セックスの価値観から生まれる、切ないすれ違い【あなたがしてくれなくても#3】 (3/4ページ)
価値観というより、正しくは時を経て自ずと関係がそのように変化した、でしょうか。
楓は少し違っていて、「セックスは疲れを伴うもの。(子どもができることで)築き上げたキャリアを失うリスクをはらんでいるもの」と、家庭に加えて夢(仕事)という要素が加わります。
「夫婦とは言っても結局他人」という発言の通り、家庭よりも夢の優先順位が高く、自己実現を優先した結果、家族やセックスの優先順位が下がってしまったのでしょう。新名ほどの相手でも信頼しきれないのは、楓の過去に何かがあったからなのでしょうか。
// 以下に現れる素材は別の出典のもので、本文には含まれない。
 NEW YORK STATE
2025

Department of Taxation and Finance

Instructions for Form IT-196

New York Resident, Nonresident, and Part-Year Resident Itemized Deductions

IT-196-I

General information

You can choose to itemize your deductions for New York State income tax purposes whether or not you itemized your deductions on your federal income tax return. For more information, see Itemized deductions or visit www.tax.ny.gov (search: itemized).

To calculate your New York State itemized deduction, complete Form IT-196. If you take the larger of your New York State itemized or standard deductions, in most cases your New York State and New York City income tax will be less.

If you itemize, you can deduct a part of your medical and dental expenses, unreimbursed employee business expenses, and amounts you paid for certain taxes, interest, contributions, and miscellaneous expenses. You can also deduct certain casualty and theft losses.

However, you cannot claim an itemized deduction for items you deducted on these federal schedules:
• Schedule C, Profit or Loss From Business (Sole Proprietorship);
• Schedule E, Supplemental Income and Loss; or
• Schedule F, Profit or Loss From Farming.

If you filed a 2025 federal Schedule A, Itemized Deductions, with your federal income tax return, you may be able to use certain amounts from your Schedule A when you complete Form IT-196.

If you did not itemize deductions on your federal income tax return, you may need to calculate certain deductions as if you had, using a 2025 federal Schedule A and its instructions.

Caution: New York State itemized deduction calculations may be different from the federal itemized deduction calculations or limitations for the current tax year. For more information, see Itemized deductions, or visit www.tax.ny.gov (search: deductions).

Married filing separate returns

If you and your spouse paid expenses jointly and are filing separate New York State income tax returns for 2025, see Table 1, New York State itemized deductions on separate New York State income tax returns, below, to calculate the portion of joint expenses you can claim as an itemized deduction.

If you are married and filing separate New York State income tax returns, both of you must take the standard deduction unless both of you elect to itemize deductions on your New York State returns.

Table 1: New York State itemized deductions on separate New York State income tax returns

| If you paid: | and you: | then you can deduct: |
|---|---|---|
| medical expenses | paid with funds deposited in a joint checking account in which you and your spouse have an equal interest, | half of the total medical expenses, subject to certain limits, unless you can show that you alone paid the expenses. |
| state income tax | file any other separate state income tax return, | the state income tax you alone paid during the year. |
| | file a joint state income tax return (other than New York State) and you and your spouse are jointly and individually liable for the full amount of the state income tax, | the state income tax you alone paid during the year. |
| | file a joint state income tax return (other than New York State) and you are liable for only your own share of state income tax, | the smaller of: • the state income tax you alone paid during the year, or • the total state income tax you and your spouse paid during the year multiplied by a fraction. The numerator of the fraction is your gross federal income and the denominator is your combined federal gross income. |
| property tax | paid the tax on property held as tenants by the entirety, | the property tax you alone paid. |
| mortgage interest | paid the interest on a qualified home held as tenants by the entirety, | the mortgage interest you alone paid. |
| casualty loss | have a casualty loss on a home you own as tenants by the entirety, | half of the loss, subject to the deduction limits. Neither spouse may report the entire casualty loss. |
好きだけではうまくいかない、お互いの愛、家族、セックスの形の違いが浮き彫りになった3話でした。
■2組の夫婦の対比の描写がエグい
似たようなシチュエーションで各夫婦のドラマが対比のように描かれる場面も見どころですよね。陽一が罪滅しに買ってきた、スーパーで売っていそうな安いバラを受け取って、子どものように喜ぶみち。
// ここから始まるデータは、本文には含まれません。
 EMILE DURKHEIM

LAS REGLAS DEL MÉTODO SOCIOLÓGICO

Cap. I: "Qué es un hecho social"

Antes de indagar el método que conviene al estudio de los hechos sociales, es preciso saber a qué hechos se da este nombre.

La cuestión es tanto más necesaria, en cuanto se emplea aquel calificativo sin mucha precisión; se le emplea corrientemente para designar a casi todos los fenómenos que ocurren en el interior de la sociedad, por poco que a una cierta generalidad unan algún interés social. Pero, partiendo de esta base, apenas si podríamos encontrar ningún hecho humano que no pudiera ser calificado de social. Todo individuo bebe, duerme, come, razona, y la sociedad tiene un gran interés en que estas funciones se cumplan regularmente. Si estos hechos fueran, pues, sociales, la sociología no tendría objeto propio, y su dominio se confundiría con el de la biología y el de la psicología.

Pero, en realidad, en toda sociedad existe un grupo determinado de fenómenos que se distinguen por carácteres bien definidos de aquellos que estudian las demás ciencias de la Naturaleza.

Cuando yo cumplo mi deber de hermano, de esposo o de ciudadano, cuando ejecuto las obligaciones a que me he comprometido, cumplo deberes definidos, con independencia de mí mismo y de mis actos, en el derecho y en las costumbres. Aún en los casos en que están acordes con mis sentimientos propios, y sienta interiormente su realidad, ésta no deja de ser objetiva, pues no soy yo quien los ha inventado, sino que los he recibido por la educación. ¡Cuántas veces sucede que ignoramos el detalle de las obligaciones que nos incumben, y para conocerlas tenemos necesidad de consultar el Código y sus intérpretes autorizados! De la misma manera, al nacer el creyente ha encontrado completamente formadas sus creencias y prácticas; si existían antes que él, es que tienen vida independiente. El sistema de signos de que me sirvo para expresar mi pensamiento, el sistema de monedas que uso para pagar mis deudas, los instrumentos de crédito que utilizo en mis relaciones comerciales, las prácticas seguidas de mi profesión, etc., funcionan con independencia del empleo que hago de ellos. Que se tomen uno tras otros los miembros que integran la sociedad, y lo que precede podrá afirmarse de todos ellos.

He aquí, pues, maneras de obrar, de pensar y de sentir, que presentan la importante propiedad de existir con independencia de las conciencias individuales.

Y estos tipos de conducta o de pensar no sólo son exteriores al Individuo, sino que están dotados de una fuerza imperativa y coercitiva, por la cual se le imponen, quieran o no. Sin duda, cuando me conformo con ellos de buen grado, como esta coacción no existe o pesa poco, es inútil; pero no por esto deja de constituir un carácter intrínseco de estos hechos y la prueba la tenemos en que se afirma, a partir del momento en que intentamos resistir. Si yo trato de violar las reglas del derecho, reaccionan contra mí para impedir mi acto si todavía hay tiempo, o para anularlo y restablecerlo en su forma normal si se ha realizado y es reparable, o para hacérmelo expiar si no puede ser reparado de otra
一方、新名が花を一つひとつ指定してこだわった大輪の花束を横目に、「夫は所詮他人」と笑顔ひとつないまま仕事に没頭する楓。配偶者への気持ちの熱量の違いがまざまざと現れるシーンでした。
キスにおいても面白かったですよね。偶然にも同じ日に違う相手とキスをしてしまう、陽一とみち。陽一は結衣花をただ性のはけ口にするかのような激しいキス。一方、新名とみちは相手を思い、様子をうかがっているような控えめで優しいキス。
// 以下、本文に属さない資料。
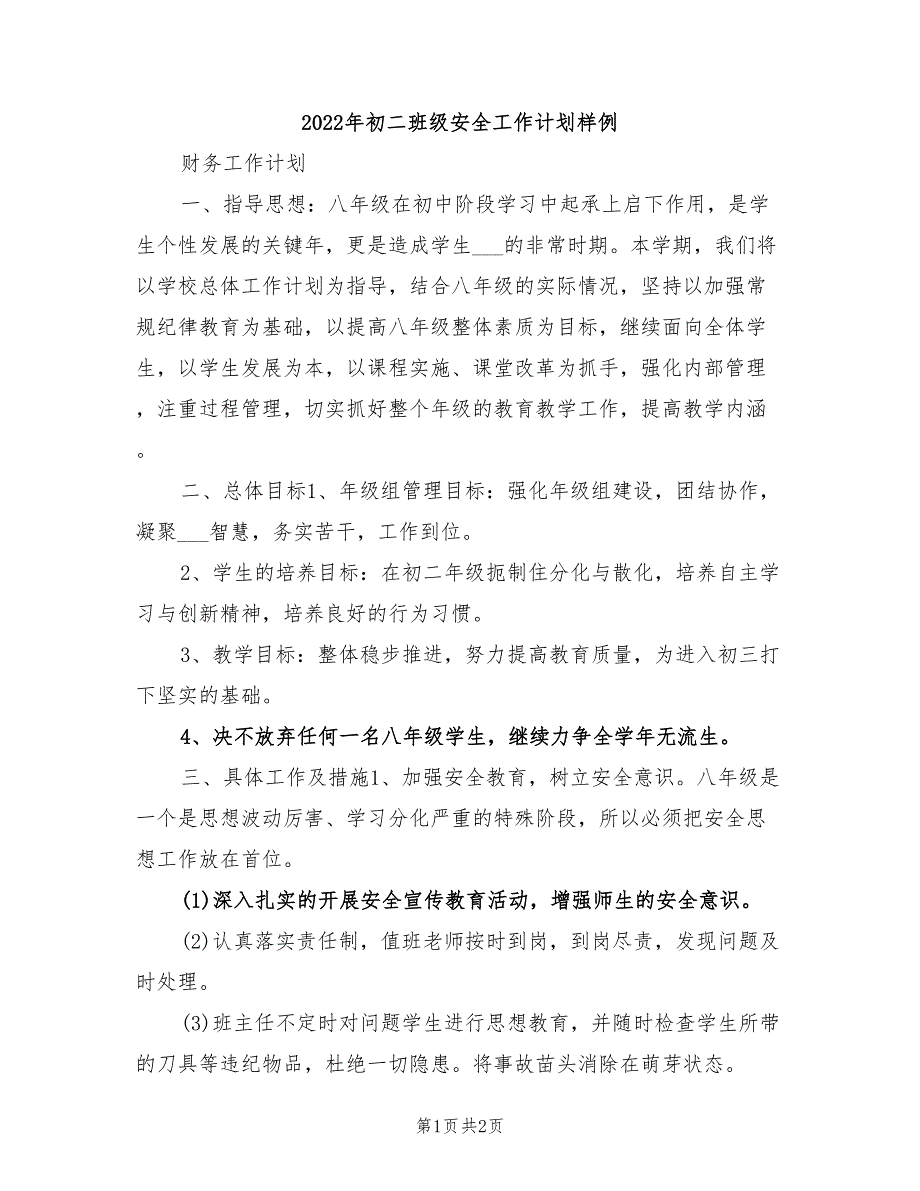 2022年初二班级安全工作计划样例

财务工作计划

一、指导思想：八年级在初中阶段学习中起承上启下作用，是学生个性发展的关键年，更是造成学生___的非常时期。本学期，我们将以学校总体工作计划为指导，结合八年级的实际情况，坚持以加强常规纪律教育为基础，以提高八年级整体素质为目标，继续面向全体学生，以学生发展为本，以课程实施、课堂改革为抓手，强化内部管理，注重过程管理，切实抓好整个年级的教育教学工作，提高教学内涵。

二、总体目标1、年级组管理目标：强化年级组建设，团结协作，凝聚___智慧，务实苦干，工作到位。

2、学生的培养目标：在初二年级扼制住分化与散化，培养自主学习与创新精神，培养良好的行为习惯。

3、教学目标：整体稳步推进，努力提高教育质量，为进入初三打下坚实的基础。

4、决不放弃任何一名八年级学生，继续力争全学年无流生。

三、具体工作及措施1、加强安全教育，树立安全意识。八年级是一个是思想波动厉害、学习分化严重的特殊阶段，所以必须把安全思想工作放在首位。

(1)深入扎实的开展安全宣传教育活动，增强师生的安全意识。

(2)认真落实责任制，值班老师按时到岗，到岗尽责，发现问题及时处理。

(3)班主任不定时对问题学生进行思想教育，并随时检查学生所带的刀具等违纪物品，杜绝一切隐患。将事故苗头消除在萌芽状态。

第1页 共2页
その他にも、料理の場面でレスに悩む二人の物悲しさが描かれていました。結婚記念日の出来事を引きずりながら、楓のために夕食を作ったものの、手もつけてもらえない新名。作り置きはタッパーからお皿に必ず移す、洗い物を増やすことをいとわない丁寧な暮らし系男子なのに、冷たいままタッパーでやけ食いしていました。